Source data
- Opening Delimiter -
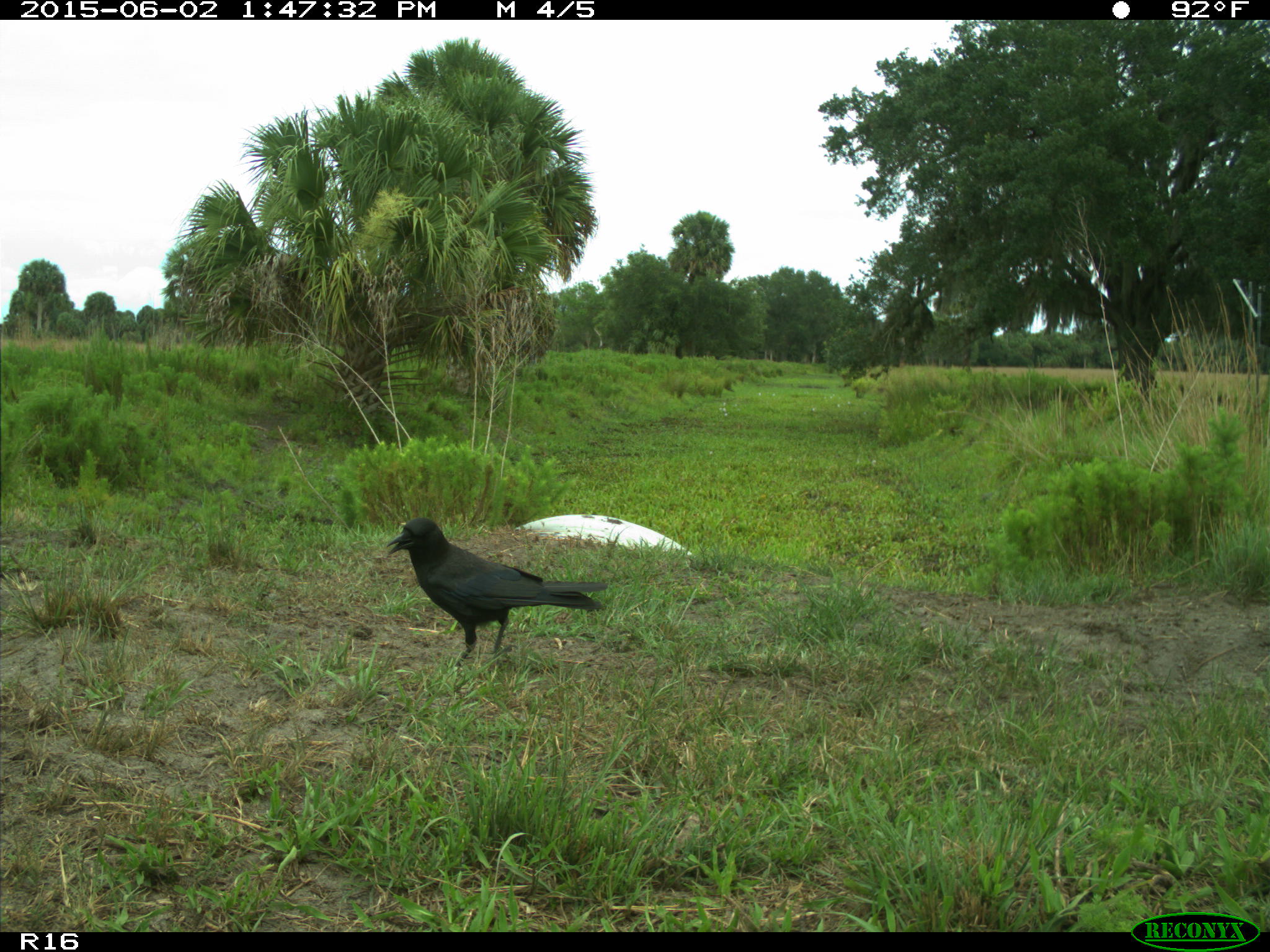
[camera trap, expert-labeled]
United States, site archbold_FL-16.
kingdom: Animalia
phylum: Chordata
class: Aves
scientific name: Aves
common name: birds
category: unidentified bird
Unidentified bird (birds) (Aves).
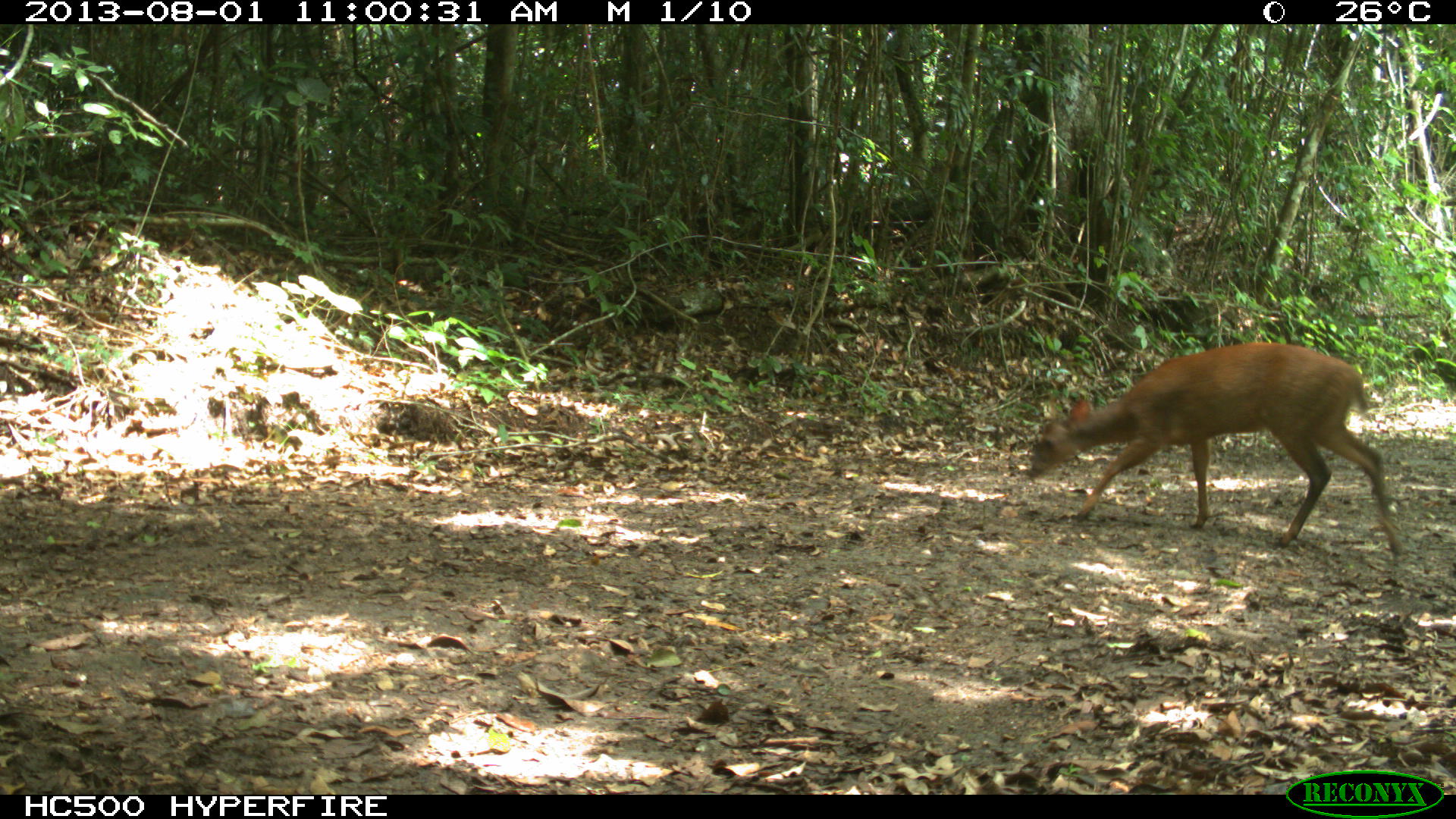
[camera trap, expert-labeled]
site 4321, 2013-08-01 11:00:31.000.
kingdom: Animalia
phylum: Chordata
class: Mammalia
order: Artiodactyla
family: Cervidae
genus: Mazama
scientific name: Mazama temama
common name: central american red brocket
Mazama temama (central american red brocket), count 1, sex male.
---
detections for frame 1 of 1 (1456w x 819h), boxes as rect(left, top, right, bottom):
mazama temama: rect(1025, 342, 1403, 557)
- Closing Delimiter -
#### [INSTRUCTIONS FOR THE TASK]
Word for word, print all of the data; skip the pictures.

#### [FINISHED EXERCISE]
[camera trap, expert-labeled]
United States, site archbold_FL-16.
kingdom: Animalia
phylum: Chordata
class: Aves
scientific name: Aves
common name: birds
category: unidentified bird
Unidentified bird (birds) (Aves).
[camera trap, expert-labeled]
site 4321, 2013-08-01 11:00:31.000.
kingdom: Animalia
phylum: Chordata
class: Mammalia
order: Artiodactyla
family: Cervidae
genus: Mazama
scientific name: Mazama temama
common name: central american red brocket
Mazama temama (central american red brocket), count 1, sex male.
---
detections for frame 1 of 1 (1456w x 819h), boxes as rect(left, top, right, bottom):
mazama temama: rect(1025, 342, 1403, 557)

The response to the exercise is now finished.